Menurut dokumen pengadilanKloster mengakses sistem klub kesehatan yang mengoperasikan beberapa pusat kebugaran di Missouri setelah melanggar area terbatas. Selanjutnya, dia mengirim email ke salah satu pemilik rantai gym, mengklaim dia telah meretas jaringan mereka dan menawarkan layanannya dalam pesan yang sama, tampaknya berusaha untuk mengamankan kontrak konsultasi cybersecurity dengan perusahaan.
“Saya berhasil menghindari login untuk kamera keamanan dengan menggunakan alamat IP mereka yang terlihat. Saya juga mendapatkan akses ke pengaturan router GoogleFiber, yang memungkinkan saya untuk menggunakan [redacted] Untuk menjelajahi akun pengguna yang terkait dengan domain, “kata Kloster dalam email.” Jika saya dapat mencapai file di komputer pengguna, itu menunjukkan potensi untuk akses sistem yang lebih dalam. “
Dia juga mengatakan dalam email itu bahwa dia telah “membantu lebih dari 30 bisnis industri kecil hingga menengah di Kansas City, daerah Missouri.”
Selain mengajukan proposal kontrak kepada pemilik gym, Kloster menghapus fotonya dari database gym, mengurangi biaya keanggotaan gym bulanan menjadi hanya $ 1, dan mencuri label nama anggota staf.

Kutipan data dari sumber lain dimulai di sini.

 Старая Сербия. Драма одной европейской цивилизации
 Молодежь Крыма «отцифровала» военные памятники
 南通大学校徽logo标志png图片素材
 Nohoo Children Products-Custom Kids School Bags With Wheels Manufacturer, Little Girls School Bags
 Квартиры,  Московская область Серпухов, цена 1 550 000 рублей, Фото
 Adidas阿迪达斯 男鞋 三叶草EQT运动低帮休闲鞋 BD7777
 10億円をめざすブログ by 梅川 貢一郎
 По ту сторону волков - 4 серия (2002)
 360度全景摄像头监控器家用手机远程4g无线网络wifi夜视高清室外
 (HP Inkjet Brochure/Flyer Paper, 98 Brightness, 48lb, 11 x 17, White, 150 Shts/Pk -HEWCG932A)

Beberapa minggu kemudian, terdakwa memposting tangkapan layar di media sosial yang menampilkan sistem kamera keamanan gym dan mengindikasikan bahwa ia telah mendapatkan kendali atasnya.
Pada 20 Mei, Kloster juga diduga melanggar tempat terbatas dari organisasi nirlaba, di mana ia menggunakan disk boot untuk memotong persyaratan otentikasi dan mencuri informasi sensitif dari “komputer yang dilindungi,” sistem “yang digunakan dalam atau memengaruhi perdagangan atau komunikasi antar negara atau asing” seperti yang dijelaskan oleh DOJ.

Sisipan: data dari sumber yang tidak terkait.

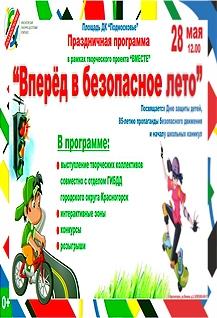 "Праздничная программа на площади ""Вперёд в безопасное лето""."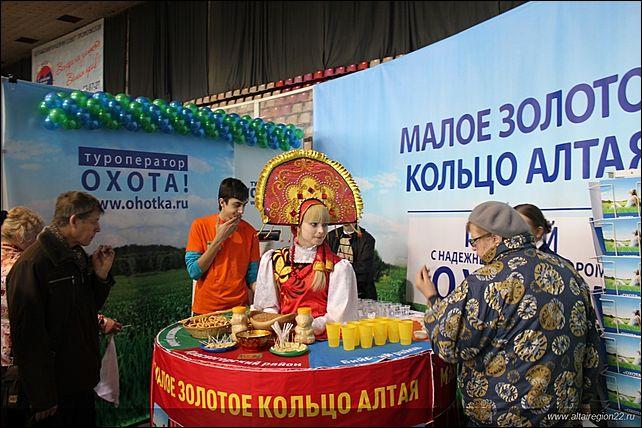 Ii специализированная выставка внутреннего и въездного туризма алтай-тур
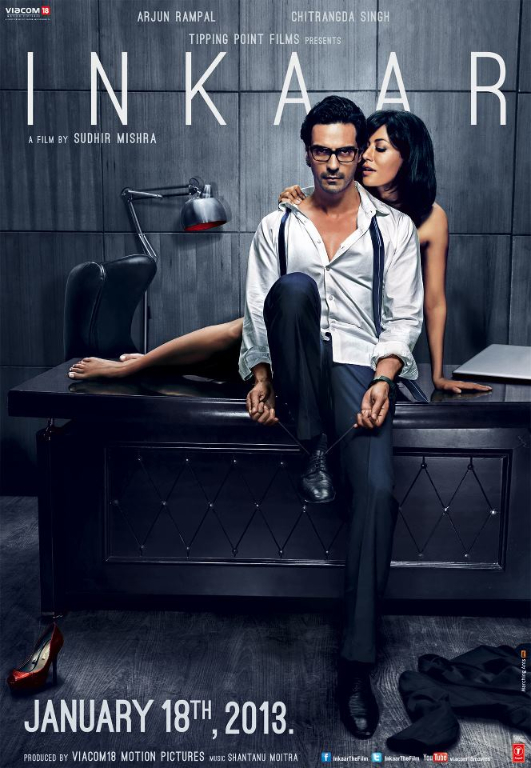 inkaarposter First Look: Arjun and Chitrangada in Inkaar!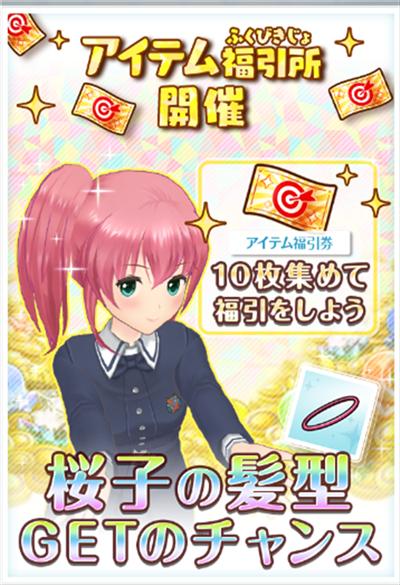 福引券の景品:桜子の髪型
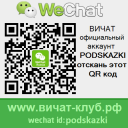 Wechat магазин Вичат Shop Weixin Xiaodian weidian 微信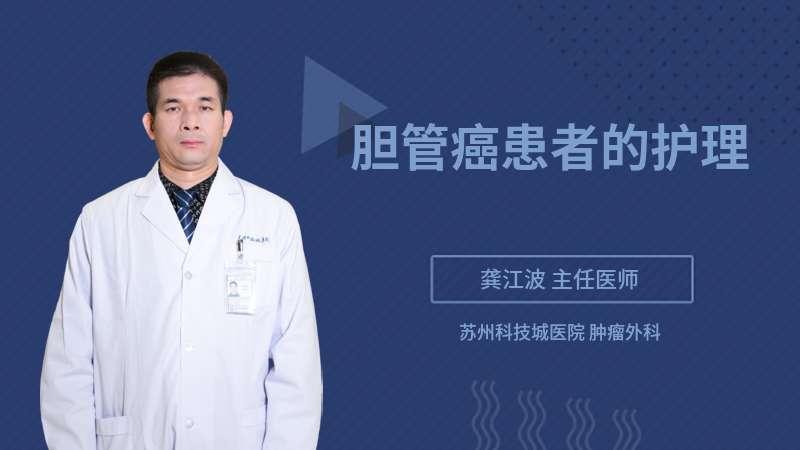 胆管癌患者的护理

Kloster menggunakan aksesnya ke komputer nirlaba untuk menginstal Virtual Private Network (VPN) dan mengubah kata sandi dari beberapa akun pengguna.
Terdakwa juga dituduh menggunakan informasi kartu kredit curian dari perusahaan ketiga, mantan majikan yang memecat Kloster pada 30 April 2024, setelah ia menggunakan kartu kredit perusahaan curian untuk membeli ‘peretasan jempol’ yang dirancang untuk mengeksploitasi sistem yang rentan.
Jika terbukti bersalah, Kloster menghadapi a Hukuman potensial hingga lima tahun Di penjara federal tanpa pembebasan bersyarat, bersama dengan denda hingga $ 250.000, tiga tahun pembebasan yang diawasi, dan perintah ganti rugi.
Mengapa timnya membuang manajemen tambalan manual
Patching digunakan untuk berarti skrip yang kompleks, berjam -jam, dan latihan api yang tak ada habisnya. Tidak lagi.
Dalam panduan baru ini, tines meruntuhkan bagaimana modern IT Orgs naik level dengan otomatisasi. Patch lebih cepat, mengurangi overhead, dan fokus pada pekerjaan strategis – tidak ada skrip kompleks yang diperlukan.